> [Given text]

┄┄┄┄┄┄

Book review: “Just East of Nowhere”

Scot Lehigh captures the Eastport area in its landscapes and seascapes, its sometimes bleakness and its insularity.
A statue of a fisherman holding a fish by the ferry terminal in Eastport, Maine
At Eastport Harbor. Photo by Roger McCord.

Just East of Nowhere
By Scot Lehigh. Islandport Press, 2023, $18.95.
Review by Catherine J.S. Lee

Raised in Eastport, Pulitzer Prize‑nominated journalist Scot Lehigh left after high school for Waterville and Boston and Cape Elizabeth, but in his debut novel he returns to his roots for the setting of a coming‑of‑age story.

Just East of Nowhere weaves together the stories of three teenagers, Dan Winters, Susan Jamieson and Griff Kimball. In this gritty narrative of troubled young people trying to find their paths to meaningful adulthood, the choices they make, are forced into or simply let happen lead as frequently to heartbreak as they do happiness.

headshot of Scot Lehigh
Scot Lehigh

Lehigh captures the Eastport area in its landscapes and seascapes, its sometimes bleakness and its insularity. Basketball rules at Shead High School. The parking locales that lusty teenagers frequented for privacy are mentioned — sorry, the secrets are out. Local establishments and landmarks, bearing their actual names, provide verisimilitude and a taste of local history.

A returning character heading toward Eastport notes “the long straight stretch towards Quoddy Village, an outlying residential cluster built to house workers for a massive tidal power project, whose abandonment in the mid‑1930s was a grievance that old‑timers still nurtured against the federal government.”

The returning character is Dan Winters, who has come back for his mother’s funeral after a fatal car accident. Dan does not know his father but has learned a dark secret about his parents’ history, a secret that drives him to a couple of encounters that finally set the story straight. He tries to conceal from his college classmates another secret as well: he spent time in the juvenile corrections center for mercilessly beating up another boy.

That other boy is Griff Kimball, the younger brother of Eastport’s celebrated athletic hero, who “had led an otherwise overmatched team all the way to the state championship game.” Griff, to his parents’ disapproval, falls in with a ne’er‑do‑well student who has moved from Jonesport, and it is he, Sonny Beal, who leads Griff into some very bad decisions.

Some of those decisions concern Susan Jamieson, at one time Dan’s girlfriend, who rebuffs his advances when he tries to go farther than she’s comfortable with. Later on, she drifts into a relationship with Griff, until everything explodes in one final confrontation among the three, egged on by Sonny Beal.

Lehigh brings a journalist’s eye and voice to his narrative, delving into the minds of his characters but also objectively reporting their thoughts and motivations.

┄┄┄┄┄┄

> [Excerpted records]
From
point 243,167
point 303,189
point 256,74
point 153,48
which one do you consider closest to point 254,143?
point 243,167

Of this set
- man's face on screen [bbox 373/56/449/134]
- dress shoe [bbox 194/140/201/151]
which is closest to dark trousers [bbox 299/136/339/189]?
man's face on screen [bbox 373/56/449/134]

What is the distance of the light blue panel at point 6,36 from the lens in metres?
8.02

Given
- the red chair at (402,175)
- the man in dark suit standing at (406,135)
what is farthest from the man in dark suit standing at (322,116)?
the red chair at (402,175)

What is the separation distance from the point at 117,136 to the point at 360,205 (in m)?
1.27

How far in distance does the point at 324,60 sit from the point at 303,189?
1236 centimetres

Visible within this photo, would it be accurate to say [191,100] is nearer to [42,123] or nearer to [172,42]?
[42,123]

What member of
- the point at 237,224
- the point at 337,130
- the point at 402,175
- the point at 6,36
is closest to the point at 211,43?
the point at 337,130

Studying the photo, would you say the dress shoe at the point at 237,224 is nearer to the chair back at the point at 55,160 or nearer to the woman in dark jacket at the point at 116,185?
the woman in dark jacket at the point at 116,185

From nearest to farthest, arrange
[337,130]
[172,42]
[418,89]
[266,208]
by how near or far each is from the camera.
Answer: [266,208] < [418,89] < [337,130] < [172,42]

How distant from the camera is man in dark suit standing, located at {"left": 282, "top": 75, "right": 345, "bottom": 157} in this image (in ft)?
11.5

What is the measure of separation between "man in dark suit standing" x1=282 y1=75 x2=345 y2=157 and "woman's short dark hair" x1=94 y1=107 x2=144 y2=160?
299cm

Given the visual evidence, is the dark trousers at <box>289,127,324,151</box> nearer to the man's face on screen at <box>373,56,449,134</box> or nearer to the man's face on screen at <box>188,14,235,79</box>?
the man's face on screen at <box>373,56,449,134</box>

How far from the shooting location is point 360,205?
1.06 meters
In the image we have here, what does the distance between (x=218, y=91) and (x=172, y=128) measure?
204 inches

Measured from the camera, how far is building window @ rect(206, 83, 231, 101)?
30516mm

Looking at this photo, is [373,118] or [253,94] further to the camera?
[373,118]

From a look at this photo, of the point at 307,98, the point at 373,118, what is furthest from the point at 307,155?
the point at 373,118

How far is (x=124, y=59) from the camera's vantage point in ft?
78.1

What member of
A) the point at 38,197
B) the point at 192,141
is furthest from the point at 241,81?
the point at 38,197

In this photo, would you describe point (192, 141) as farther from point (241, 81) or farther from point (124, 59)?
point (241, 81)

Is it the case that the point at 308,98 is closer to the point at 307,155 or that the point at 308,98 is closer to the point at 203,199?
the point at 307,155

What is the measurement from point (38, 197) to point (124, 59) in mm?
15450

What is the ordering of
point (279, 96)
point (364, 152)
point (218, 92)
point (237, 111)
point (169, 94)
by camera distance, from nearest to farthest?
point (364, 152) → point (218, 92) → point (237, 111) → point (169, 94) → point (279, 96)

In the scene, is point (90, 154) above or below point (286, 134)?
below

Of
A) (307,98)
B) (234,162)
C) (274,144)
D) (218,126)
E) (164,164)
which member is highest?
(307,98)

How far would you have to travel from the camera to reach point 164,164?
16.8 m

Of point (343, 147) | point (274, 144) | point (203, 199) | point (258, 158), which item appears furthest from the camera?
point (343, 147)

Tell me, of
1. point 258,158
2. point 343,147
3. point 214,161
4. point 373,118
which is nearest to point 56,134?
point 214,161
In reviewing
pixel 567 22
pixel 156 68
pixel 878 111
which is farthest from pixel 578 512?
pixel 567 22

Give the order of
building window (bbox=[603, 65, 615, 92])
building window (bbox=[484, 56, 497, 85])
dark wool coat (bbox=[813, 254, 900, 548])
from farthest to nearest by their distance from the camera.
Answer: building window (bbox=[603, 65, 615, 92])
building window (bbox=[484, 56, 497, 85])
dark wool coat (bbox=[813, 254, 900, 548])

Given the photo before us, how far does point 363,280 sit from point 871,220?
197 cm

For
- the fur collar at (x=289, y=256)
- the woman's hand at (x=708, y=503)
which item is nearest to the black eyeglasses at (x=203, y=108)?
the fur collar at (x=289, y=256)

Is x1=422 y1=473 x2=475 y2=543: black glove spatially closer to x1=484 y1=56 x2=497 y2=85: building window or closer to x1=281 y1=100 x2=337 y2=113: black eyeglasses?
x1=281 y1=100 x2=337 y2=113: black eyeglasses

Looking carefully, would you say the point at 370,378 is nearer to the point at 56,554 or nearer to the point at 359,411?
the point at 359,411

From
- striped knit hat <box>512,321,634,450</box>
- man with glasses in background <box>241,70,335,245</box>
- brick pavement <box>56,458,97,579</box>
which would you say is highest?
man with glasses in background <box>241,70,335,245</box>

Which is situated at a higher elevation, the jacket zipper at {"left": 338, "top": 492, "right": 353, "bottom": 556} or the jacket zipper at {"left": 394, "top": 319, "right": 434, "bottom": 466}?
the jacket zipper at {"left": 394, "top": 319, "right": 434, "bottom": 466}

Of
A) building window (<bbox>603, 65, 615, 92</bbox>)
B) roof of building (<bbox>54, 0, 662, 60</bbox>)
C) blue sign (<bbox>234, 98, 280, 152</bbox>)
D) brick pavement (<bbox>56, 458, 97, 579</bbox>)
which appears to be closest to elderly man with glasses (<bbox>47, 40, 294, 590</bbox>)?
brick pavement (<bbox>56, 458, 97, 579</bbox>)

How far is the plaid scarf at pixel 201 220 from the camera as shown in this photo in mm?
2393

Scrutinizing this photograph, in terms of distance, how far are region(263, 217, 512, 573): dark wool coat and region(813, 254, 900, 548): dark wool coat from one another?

┄┄┄┄┄┄

> [The exercise]
Transcribe the portion of the book review from "Some of those" up to and including "by Sonny Beal.".

> [Response]
Some of those decisions concern Susan Jamieson, at one time Dan’s girlfriend, who rebuffs his advances when he tries to go farther than she’s comfortable with. Later on, she drifts into a relationship with Griff, until everything explodes in one final confrontation among the three, egged on by Sonny Beal.